Putih berjalan keluar dari ruangan itu. Matanya berkunang kunang. Jalanan terlihat seperti berputar-putar. Badannya mendadak panas. Kondisi ia sedang sangat tidak baik baik saja. Dokter menyatakan penyakit di dalam tubuhnya berkembang semakin ganas. Tapi, ia yakin, Tuhan masih ada rencana baik. Karena ia sudah berjanji, ah sudahlah. Putih memegang kepalanya. Ia tidak kuat lagi untuk berpikir macam macam, sekarang ia akan pulang dan beristirahat.

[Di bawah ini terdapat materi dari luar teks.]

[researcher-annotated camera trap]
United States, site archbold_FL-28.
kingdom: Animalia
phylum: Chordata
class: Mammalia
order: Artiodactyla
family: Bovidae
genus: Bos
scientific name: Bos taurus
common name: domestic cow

“Gimana hasilnya put?” Felisha, alias sahabat putih bertanya ketika Putih menaiki mobil hitamnya. “Tambah buruk, fel,” “kalau begitu kita langsung pulang saja kau sangat butuh istirahat total,” “Iya Fel, tolong ke ruma-” Belum selesai kalimat Putih, ia sudah kehilangan kesadaran. Felisha terkejut, buru-buru ia mengambil obatnya. Kemudian menyetir menuju rumah Putih.

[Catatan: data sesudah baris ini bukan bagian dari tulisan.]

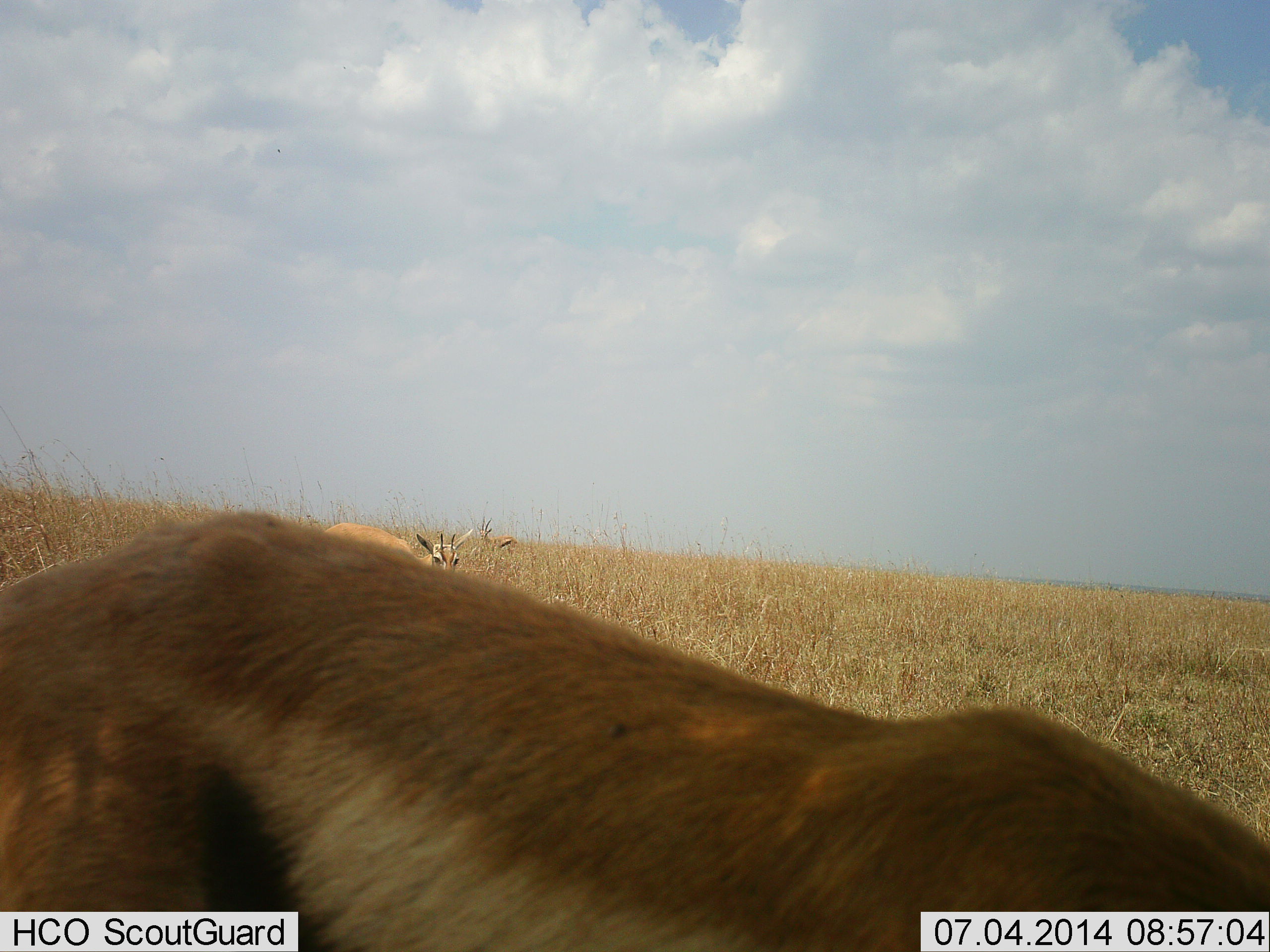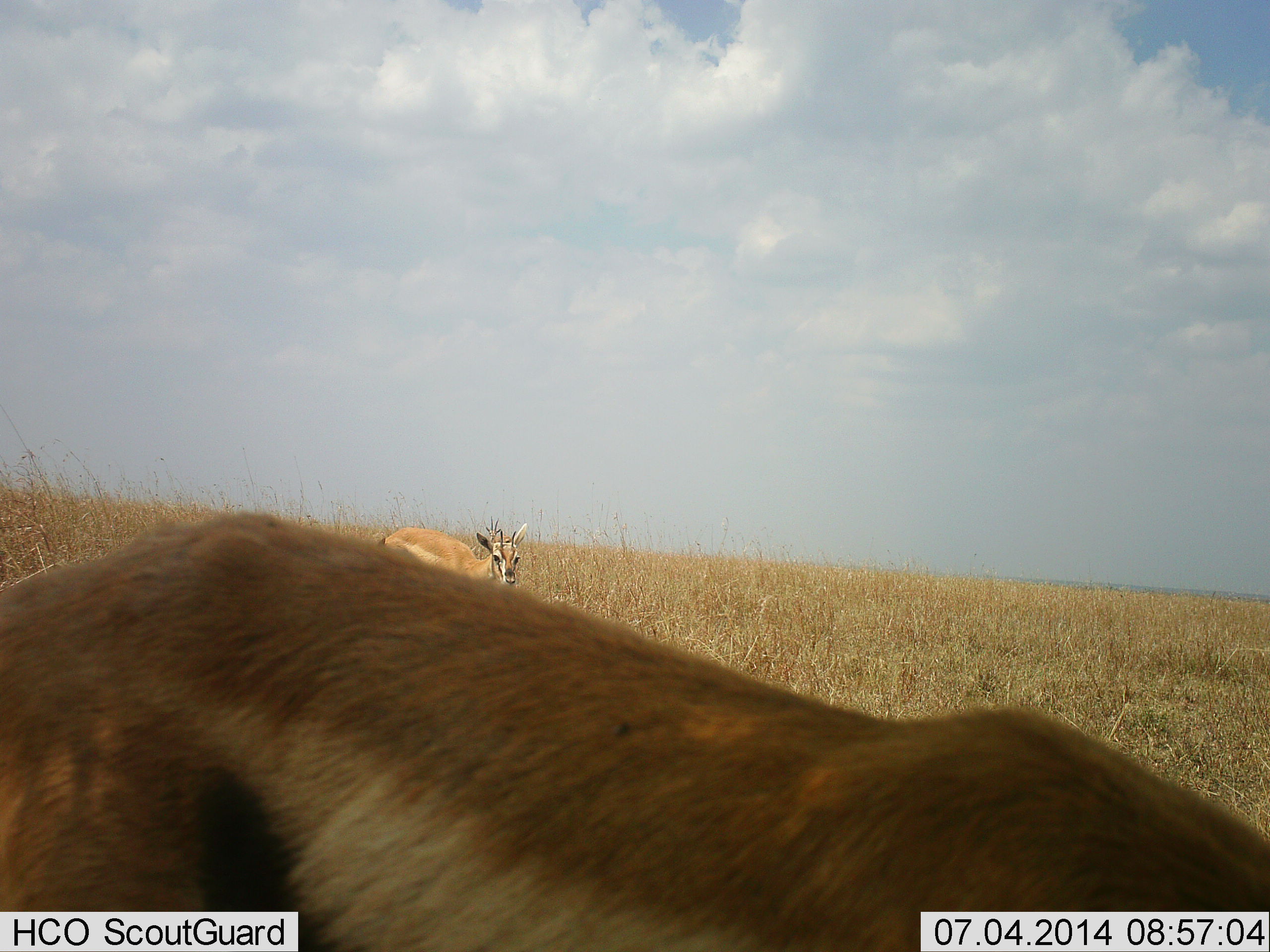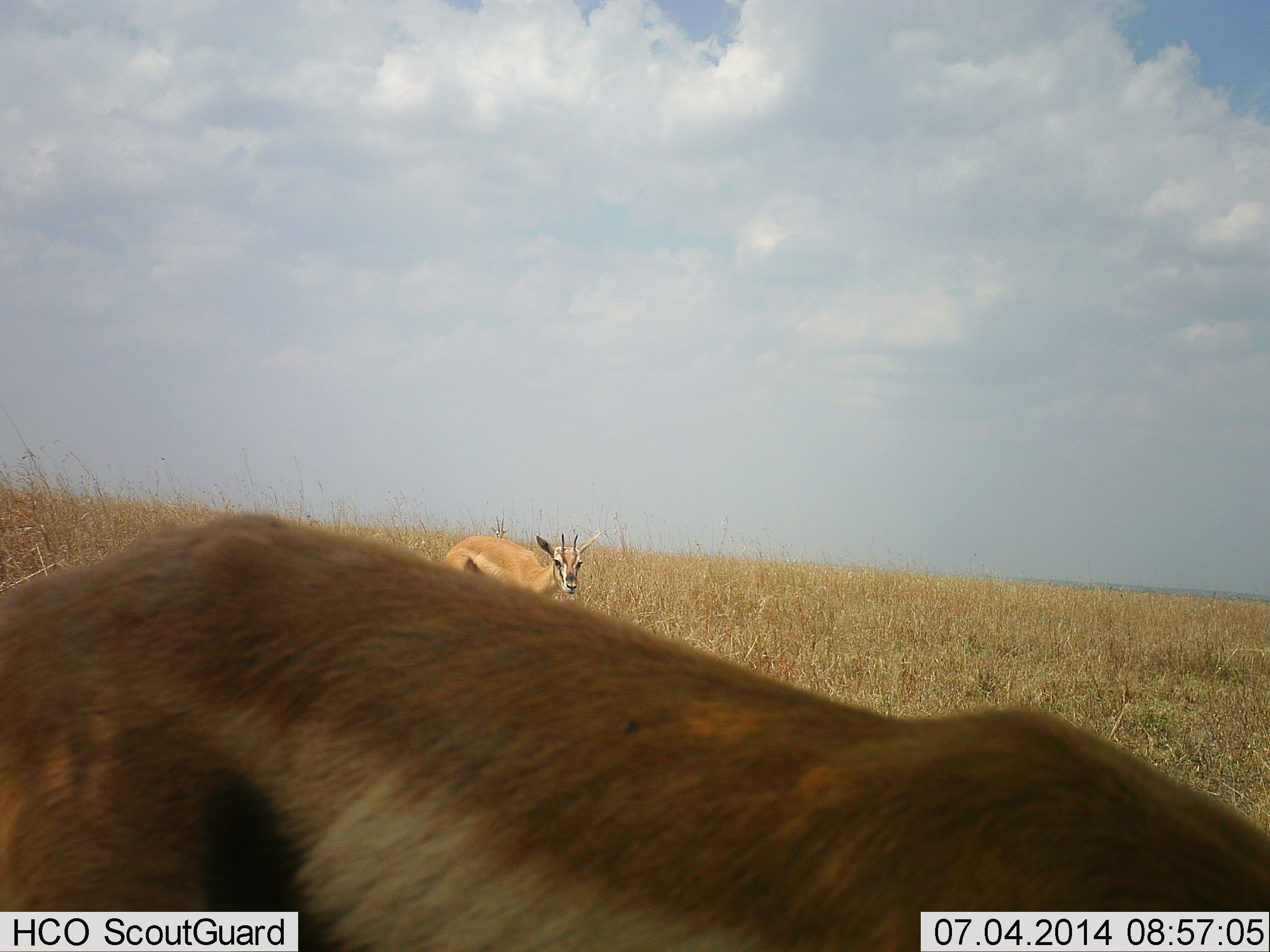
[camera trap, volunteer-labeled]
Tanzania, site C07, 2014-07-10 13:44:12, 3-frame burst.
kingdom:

Bagi Putih, menari bukan sekedar bergerak dan berputar di depan banyak orang. Menari memiliki makna yang dalam di setiap gerakan indahnya. Sejak kecil, ia sudah menyukai menari diajari oleh ibunda tercinta. Putih sudah menggangap menari lebih dari separuh jiwa dan hidupnya.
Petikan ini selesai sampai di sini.